When employees know how to be successful within an organization and are provided with opportunities to highlight their strengths, they can take on work that provides the most organizational value. As such, Ries believes companies should focus on unlocking talent of current employees before looking externally.
“What I have seen is remarkable,” Ries says. “When you change the structures around people, you discover talent in your midst that you didn’t even know you had.”
One way to expose this talent is to continually encourage employees to develop new skills, and ensure that your culture values continued education and personal growth. “Companies need to get serious about cross-training and cross-functional collaboration and not just talk about it,” Ries adds.
Entrepreneurial experiments drive personal development and company-wide innovation.
In a small, growing organization, it’s often easy for employees to get their ideas in front of company leadership and put them to the test. For larger companies, though, there’s a much longer pipeline from idea to testing — which can lead to missing out on products that could grow the business.
Ries says in his initial talks with organizations, he seeks to understand how they enable employees to propose and test ideas for new products and features, if they even have formal processes in place for doing so.
He strongly advises that large companies develop frameworks that empower individual contributors to vocalize and potentially test their ideas in a real-world context. This leads to personal growth, but is also essential for driving innovation and remaining competitive in today’s business landscape.

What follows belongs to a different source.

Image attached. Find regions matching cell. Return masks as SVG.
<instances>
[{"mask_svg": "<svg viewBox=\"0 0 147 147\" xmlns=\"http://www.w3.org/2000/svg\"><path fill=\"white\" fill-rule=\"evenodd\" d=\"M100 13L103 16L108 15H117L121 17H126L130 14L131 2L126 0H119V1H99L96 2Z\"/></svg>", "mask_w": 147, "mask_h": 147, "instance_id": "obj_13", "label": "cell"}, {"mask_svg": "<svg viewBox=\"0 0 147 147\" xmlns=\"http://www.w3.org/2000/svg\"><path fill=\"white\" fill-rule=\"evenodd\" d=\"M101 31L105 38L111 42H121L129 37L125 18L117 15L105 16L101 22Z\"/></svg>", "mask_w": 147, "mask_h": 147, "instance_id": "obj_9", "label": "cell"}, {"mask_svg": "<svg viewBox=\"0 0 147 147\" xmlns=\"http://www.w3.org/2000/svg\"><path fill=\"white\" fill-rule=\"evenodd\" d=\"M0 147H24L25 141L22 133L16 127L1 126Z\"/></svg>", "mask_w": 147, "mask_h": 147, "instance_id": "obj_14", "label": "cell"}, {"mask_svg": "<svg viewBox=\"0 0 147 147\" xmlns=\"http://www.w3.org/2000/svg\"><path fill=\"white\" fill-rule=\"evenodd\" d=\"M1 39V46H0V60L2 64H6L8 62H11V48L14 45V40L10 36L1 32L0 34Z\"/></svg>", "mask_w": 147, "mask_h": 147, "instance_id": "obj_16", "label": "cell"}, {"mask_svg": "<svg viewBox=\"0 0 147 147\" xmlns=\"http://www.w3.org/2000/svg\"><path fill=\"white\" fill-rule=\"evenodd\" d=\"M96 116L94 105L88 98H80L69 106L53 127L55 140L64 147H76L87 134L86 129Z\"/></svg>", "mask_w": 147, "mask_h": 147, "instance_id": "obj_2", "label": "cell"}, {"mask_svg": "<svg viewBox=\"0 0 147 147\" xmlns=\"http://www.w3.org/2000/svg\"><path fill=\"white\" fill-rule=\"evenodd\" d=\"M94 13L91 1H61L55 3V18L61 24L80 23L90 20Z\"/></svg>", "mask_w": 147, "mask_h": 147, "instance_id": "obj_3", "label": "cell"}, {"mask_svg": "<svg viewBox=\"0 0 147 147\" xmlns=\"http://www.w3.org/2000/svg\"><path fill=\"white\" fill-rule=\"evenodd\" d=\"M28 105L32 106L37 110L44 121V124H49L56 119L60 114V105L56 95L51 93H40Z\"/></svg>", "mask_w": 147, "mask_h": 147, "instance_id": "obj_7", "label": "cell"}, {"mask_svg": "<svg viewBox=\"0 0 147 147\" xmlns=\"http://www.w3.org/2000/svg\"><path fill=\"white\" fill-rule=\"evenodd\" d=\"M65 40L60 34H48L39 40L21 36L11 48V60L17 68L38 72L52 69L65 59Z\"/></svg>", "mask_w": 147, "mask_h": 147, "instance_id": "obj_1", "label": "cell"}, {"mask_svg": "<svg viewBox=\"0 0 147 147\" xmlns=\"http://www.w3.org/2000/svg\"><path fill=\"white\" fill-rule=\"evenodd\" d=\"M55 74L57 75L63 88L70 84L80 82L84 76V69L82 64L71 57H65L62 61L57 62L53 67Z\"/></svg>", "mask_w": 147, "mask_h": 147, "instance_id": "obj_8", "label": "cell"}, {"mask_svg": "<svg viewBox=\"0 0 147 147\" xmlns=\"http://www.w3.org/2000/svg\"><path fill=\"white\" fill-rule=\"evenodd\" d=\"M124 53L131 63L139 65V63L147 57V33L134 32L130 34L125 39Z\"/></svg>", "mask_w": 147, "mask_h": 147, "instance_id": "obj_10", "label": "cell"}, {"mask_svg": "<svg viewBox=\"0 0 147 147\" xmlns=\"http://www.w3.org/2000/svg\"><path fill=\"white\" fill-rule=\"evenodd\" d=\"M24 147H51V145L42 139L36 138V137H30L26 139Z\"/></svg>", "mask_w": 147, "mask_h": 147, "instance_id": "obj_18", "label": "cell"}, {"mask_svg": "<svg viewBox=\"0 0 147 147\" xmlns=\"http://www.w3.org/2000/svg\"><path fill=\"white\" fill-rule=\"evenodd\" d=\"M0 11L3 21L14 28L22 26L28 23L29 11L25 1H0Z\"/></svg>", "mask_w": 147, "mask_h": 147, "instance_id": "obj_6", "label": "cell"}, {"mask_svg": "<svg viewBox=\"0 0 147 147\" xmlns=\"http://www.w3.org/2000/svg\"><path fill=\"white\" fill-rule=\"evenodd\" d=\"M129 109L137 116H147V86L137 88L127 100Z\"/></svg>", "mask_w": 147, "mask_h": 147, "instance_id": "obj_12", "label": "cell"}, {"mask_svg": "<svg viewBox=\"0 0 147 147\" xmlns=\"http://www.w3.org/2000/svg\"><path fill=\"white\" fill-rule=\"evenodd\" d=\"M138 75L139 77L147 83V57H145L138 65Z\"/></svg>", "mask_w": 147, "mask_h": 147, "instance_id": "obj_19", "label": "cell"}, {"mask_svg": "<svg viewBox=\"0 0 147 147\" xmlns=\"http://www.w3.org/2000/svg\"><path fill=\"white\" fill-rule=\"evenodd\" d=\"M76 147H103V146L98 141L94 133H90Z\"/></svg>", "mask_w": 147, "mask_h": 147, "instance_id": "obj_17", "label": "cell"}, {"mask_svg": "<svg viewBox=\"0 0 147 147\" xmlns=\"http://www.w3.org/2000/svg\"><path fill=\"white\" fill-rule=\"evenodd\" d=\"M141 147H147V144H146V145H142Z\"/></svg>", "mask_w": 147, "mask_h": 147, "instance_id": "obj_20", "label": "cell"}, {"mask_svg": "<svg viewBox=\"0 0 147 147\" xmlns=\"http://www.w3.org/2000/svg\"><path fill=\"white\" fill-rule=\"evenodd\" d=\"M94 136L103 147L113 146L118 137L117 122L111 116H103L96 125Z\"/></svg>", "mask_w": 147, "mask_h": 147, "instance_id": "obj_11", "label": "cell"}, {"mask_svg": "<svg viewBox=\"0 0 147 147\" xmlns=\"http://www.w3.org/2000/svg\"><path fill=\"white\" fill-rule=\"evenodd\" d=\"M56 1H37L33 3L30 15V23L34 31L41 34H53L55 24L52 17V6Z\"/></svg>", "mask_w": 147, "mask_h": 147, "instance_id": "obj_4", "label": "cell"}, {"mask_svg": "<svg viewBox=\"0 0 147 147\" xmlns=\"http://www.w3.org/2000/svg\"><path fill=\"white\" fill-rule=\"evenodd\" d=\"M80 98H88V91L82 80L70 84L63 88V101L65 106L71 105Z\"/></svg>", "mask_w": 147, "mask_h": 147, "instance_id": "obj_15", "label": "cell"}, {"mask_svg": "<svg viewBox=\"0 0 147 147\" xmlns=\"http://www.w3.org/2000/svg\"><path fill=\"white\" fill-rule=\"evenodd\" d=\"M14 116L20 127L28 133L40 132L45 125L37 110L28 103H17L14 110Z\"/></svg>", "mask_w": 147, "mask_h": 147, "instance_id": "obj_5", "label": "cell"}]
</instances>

To do this, companies can create streamlined processes that allow employees to run experiments that impact P&L to a degree. These experiments can provide valuable insights on a project before more widely scaling, while simultaneously mitigating larger strategy or financial risks.
They also create highly effective environments for training employees in general management skills. For example, an employee could expose a new onsite feature to a small percentage of visitors to understand its efficacy. From this minimal but genuine exposure, the employee will have concrete data to determine whether or not the feature should be further invested in or scaled broadly.
“The companies that are able to do this will harness creativity, test out people’s good ideas, and allow people to grow quickly into leadership opportunities if merited,” Ries says. “They will kick the butts of old-fashioned companies.”